Ca(2+) channel blocker benidipine promotes coronary angiogenesis and reduces both left-ventricular diastolic stiffness and mortality in hypertensive rats.
MedLine Citation:
PMID:  20543715     Owner:  NLM     Status:  MEDLINE    
Abstract/OtherAbstract:
BACKGROUND: The beneficial cardiac effects of some Ca(2+) channel blockers have been attributed to blood pressure reduction, but these pleiotropic effects require further investigation. We compared the effects of benidipine, which has beneficial cardiac effects, and nitrendipine, which does not, in an animal model of hypertensive diastolic heart failure (DHF).

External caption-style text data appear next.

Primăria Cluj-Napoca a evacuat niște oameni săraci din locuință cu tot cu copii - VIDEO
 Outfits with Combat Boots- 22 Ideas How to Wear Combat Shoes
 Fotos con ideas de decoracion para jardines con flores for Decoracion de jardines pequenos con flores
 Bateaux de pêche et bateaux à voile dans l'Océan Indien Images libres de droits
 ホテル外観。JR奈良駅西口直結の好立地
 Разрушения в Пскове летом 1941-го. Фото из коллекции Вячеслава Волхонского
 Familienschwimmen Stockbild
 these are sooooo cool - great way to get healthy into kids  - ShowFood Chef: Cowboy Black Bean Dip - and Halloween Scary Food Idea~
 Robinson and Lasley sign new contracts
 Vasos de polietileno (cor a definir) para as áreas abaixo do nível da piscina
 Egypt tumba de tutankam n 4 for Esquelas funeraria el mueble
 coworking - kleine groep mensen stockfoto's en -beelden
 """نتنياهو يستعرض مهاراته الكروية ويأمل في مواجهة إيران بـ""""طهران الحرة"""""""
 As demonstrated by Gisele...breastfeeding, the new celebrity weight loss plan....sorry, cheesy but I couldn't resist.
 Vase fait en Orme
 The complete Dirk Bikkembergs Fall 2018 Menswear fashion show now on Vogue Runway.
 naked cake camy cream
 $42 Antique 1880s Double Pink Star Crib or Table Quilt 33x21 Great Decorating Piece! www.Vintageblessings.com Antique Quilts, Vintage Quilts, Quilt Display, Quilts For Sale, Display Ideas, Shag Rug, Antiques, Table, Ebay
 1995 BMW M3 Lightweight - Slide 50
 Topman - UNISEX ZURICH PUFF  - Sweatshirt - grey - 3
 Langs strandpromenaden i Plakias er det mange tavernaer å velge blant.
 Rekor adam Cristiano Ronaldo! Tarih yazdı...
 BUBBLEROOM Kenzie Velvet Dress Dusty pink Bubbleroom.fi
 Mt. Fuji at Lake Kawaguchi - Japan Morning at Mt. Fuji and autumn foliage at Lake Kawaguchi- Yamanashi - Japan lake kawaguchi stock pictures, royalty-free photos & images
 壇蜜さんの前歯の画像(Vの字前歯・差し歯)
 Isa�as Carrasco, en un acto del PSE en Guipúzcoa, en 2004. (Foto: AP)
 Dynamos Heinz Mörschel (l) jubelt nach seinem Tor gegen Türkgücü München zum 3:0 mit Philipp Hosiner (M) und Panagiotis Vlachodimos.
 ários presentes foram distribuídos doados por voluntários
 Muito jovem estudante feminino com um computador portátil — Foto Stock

METHODS AND RESULTS: Male Dahl salt-sensitive rats were fed a high-salt diet from age 7 weeks to induce hypertension and were either vehicle or orally administered benidipine (3 mg/kg daily) or nitrendipine (10 mg/kg daily) from age 10 to 18 weeks. Control rats were maintained on a low-salt diet. In vehicle-treated rats, left-ventricular (LV) fractional shortening was preserved but LV end-diastolic pressure was increased, indicative of DHF. Benidipine and nitrendipine had similar antihypertensive effects and reduced both LV weight and cardiomyocyte hypertrophy. Benidipine reduced LV diastolic stiffness and mortality to a greater extent than did nitrendipine. Benidipine, but not nitrendipine, also reduced lung weight. The extent of interstitial fibrosis and the abundance of mRNAs for prohypertrophic, profibrotic, or proinflammatory genes in the left ventricle were reduced by benidipine and nitrendipine. Benidipine, but not nitrendipine, increased capillary density and restored the expression of hypoxia-inducible factor 1alpha, vascular endothelial growth factor, and endothelial nitric oxide synthase in the left ventricle.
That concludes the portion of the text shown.